September 9, 2022–January 8, 2023
Bámigbóyè: A Master Sculptor of the Yorùbá Tradition
Bámigbóyè: A Master Sculptor of the Yorùbá Tradition is the first exhibition dedicated to the workshop of the Nigerian artist Moshood Olúṣọmọ Bámigbóyè (ca. 1885–1975). Part of a generation of Yorùbá woodcarvers with flourishing workshops in southwestern Nigeria, Bámigbóyè was highly regarded for the masks that he made in the 1920s and 1930s for ceremonies called Ẹpa. Today, these masks are considered some of the most spectacular and complex works of Yorùbá art ever created. Drawn from the collections of national and international museums, including the Yale University Art Gallery and the National Museum in Lagos, Nigeria, the masks and other sculptures in the exhibition—such as architectural elements from palaces and shrine complexes and objects made for a European clientele—present a nuanced account of the artist’s 50-year career. A selection of textiles, beadwork, metalwork, and ceramics situates Bámigbóyè’s work within the broader scope of 20th-century Yorùbá creative expression, while archival images show how his life and workshop practice reflect the artistic, religious, and political changes taking place in Nigeria at the time. With video footage of an Ẹpa performance staged by the artist’s family in honor of the exhibition Bámigbóyè: A Master Sculptor of the Yorùbá Tradition celebrates the global legacy of this artist while also underscoring his enduring importance to his community.

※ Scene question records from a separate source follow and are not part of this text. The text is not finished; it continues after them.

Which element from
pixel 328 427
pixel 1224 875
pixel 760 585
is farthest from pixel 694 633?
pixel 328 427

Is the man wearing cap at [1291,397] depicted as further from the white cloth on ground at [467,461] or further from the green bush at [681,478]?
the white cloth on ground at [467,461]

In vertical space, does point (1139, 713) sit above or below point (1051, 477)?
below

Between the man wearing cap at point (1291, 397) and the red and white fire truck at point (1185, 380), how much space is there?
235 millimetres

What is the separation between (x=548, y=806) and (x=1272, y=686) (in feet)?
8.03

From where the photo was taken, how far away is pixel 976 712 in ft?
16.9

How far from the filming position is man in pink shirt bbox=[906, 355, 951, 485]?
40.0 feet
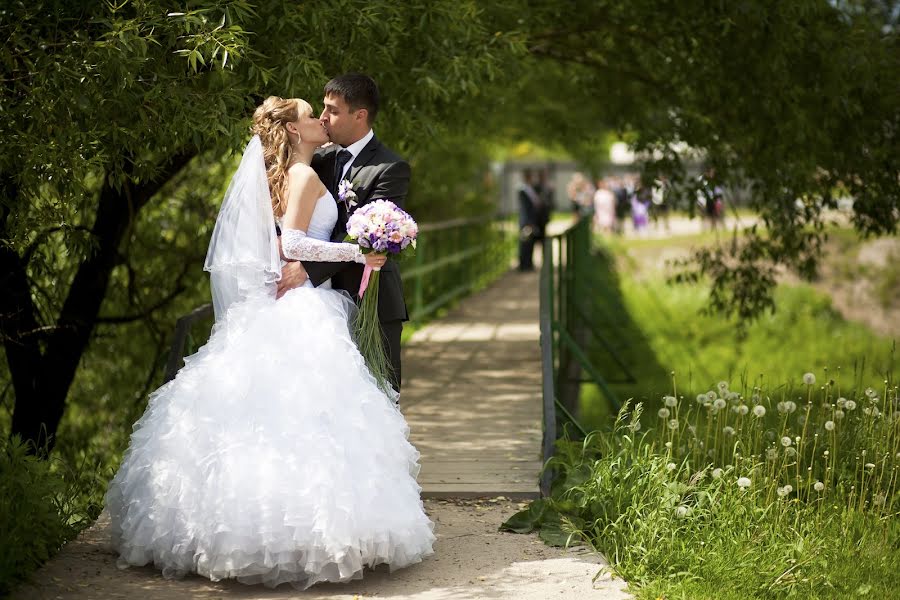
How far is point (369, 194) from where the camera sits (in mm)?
5457

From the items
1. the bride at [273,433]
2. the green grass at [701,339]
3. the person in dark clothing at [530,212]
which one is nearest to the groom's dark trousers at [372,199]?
the bride at [273,433]

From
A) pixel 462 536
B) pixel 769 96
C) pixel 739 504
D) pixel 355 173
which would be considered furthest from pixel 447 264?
pixel 739 504

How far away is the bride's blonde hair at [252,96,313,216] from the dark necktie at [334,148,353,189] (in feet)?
0.92

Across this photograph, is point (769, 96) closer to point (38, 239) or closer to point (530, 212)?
point (38, 239)

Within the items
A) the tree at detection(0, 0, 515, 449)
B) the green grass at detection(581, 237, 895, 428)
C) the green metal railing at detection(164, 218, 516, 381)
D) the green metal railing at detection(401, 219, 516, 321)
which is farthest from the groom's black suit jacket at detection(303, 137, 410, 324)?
the green grass at detection(581, 237, 895, 428)

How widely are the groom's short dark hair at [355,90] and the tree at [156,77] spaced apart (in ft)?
1.83

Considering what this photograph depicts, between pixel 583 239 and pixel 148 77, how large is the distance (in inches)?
319

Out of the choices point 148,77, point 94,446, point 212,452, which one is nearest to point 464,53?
point 148,77

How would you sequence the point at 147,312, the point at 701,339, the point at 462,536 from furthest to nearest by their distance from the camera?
the point at 701,339 → the point at 147,312 → the point at 462,536

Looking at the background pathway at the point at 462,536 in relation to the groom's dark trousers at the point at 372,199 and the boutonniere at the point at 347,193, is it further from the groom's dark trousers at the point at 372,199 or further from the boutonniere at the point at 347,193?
the boutonniere at the point at 347,193

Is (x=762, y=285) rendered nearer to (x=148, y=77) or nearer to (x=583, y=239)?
(x=583, y=239)

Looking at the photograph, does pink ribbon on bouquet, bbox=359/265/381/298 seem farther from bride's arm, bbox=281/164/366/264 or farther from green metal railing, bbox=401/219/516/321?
green metal railing, bbox=401/219/516/321

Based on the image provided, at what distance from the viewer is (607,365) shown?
16906mm

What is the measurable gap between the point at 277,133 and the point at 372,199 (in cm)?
51
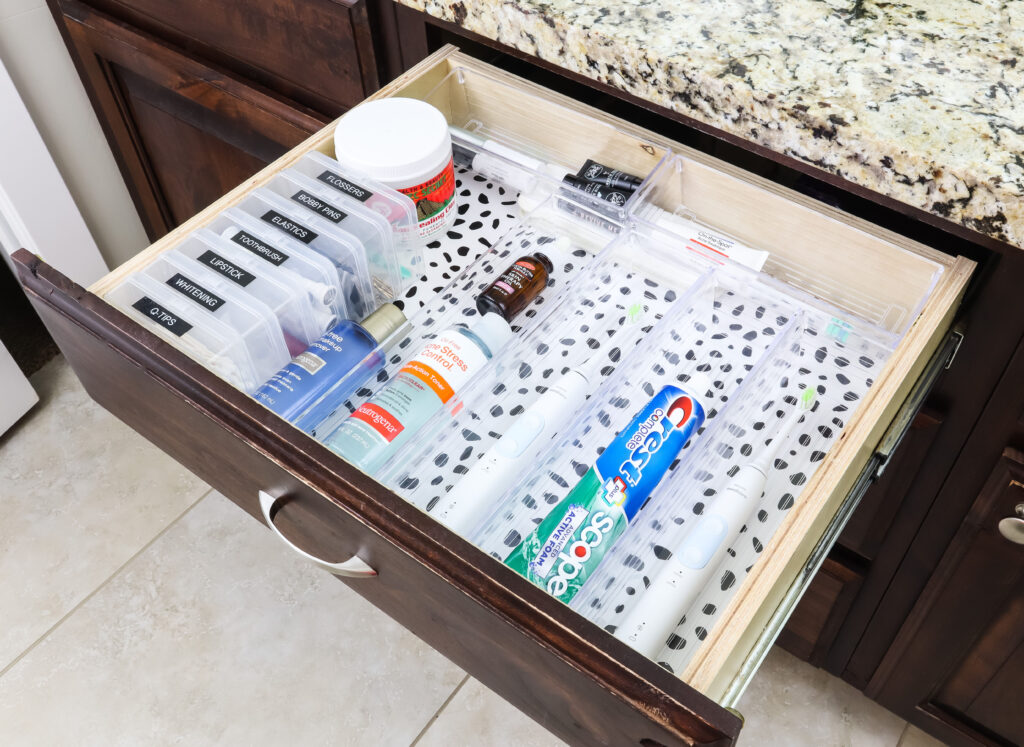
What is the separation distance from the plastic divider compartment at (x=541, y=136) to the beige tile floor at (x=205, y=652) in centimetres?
78

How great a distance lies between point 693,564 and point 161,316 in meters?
0.39

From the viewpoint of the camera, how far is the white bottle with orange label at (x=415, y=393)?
0.59 m

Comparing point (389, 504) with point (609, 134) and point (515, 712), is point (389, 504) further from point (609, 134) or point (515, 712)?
point (515, 712)

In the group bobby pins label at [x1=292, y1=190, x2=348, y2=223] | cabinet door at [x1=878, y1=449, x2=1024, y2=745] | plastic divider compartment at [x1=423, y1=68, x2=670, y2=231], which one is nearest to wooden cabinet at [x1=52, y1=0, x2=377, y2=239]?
plastic divider compartment at [x1=423, y1=68, x2=670, y2=231]

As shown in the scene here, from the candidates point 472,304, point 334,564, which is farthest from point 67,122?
point 334,564

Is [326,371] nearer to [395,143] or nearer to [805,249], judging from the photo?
[395,143]

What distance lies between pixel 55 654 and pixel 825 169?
1216mm

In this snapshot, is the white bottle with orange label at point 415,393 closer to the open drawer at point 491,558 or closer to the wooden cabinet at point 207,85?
the open drawer at point 491,558

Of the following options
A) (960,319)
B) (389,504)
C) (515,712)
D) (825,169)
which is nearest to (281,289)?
(389,504)

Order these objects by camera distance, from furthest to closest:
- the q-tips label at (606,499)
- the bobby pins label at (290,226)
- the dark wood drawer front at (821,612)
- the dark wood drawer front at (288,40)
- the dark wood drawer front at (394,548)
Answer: the dark wood drawer front at (821,612) < the dark wood drawer front at (288,40) < the bobby pins label at (290,226) < the q-tips label at (606,499) < the dark wood drawer front at (394,548)

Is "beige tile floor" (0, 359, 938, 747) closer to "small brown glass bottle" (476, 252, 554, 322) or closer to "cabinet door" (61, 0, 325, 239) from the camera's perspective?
"cabinet door" (61, 0, 325, 239)

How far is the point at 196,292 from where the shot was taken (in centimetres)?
61

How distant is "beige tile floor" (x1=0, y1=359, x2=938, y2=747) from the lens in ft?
3.88

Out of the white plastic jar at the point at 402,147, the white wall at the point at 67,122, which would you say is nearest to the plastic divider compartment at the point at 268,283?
the white plastic jar at the point at 402,147
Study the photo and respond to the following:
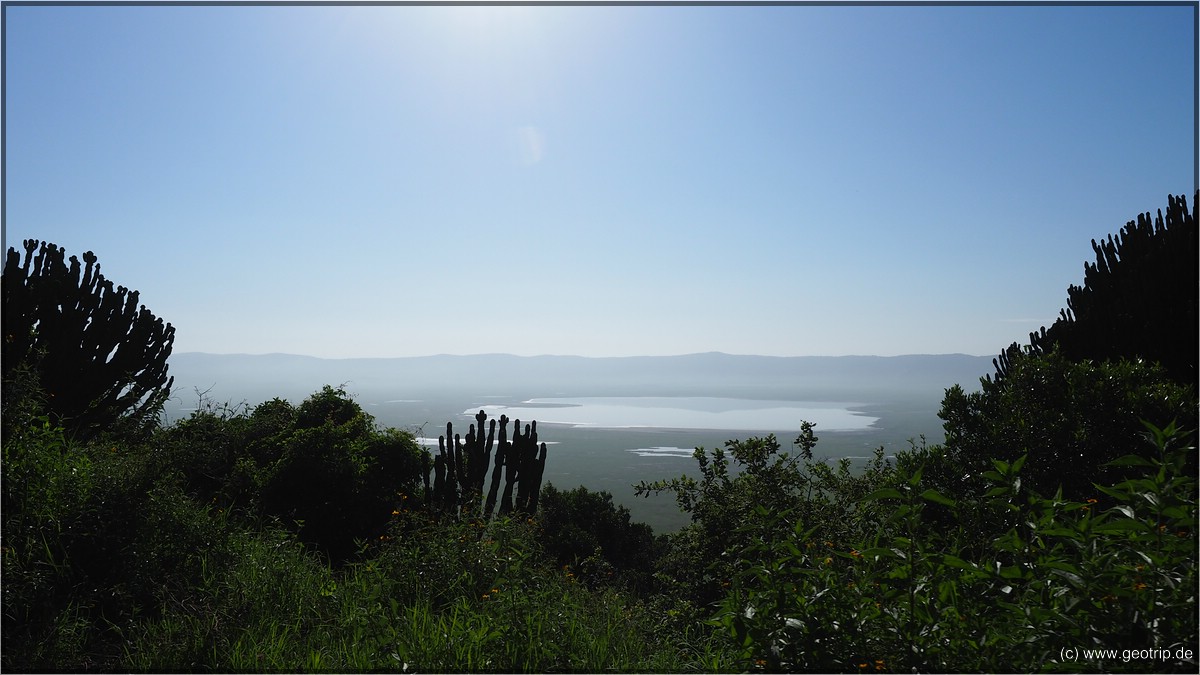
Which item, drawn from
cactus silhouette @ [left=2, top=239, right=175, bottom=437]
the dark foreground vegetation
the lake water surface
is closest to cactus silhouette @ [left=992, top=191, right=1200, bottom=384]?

September 9, 2022–January 8, 2023
Fazal Sheikh: Exposures
Fazal Sheikh (born 1965) has spent his career photographing individuals and communities displaced by conflict and environmental change. Acclaimed for his intimate portraits, Sheikh collaborates closely with his subjects to better understand and share their stories. This exhibition features Sheikh’s newest body of work, Exposure (2017–22), as well as an earlier series, Erasure (2010–15). To make Exposure, set in the American Southwest, Sheikh worked closely with the Utah Diné Bikéyah Native American grassroots organization to examine the human and environmental costs of the exploitation of public lands. The expansive landscapes seen in the series pay homage to the spiritual significance of the land, while portraits and collected testimonies reveal the ongoing but often invisible effects of environmental racism, especially on Indigenous inhabitants. In Erasure, Sheikh presents aerial photographs that record the effects of cultivation, displacement, and climate change on the Negev Desert in southern Israel; the series also includes poignant portraits that put a human face to the struggle of Palestinian Bedouins to remain in villages slated for demolition.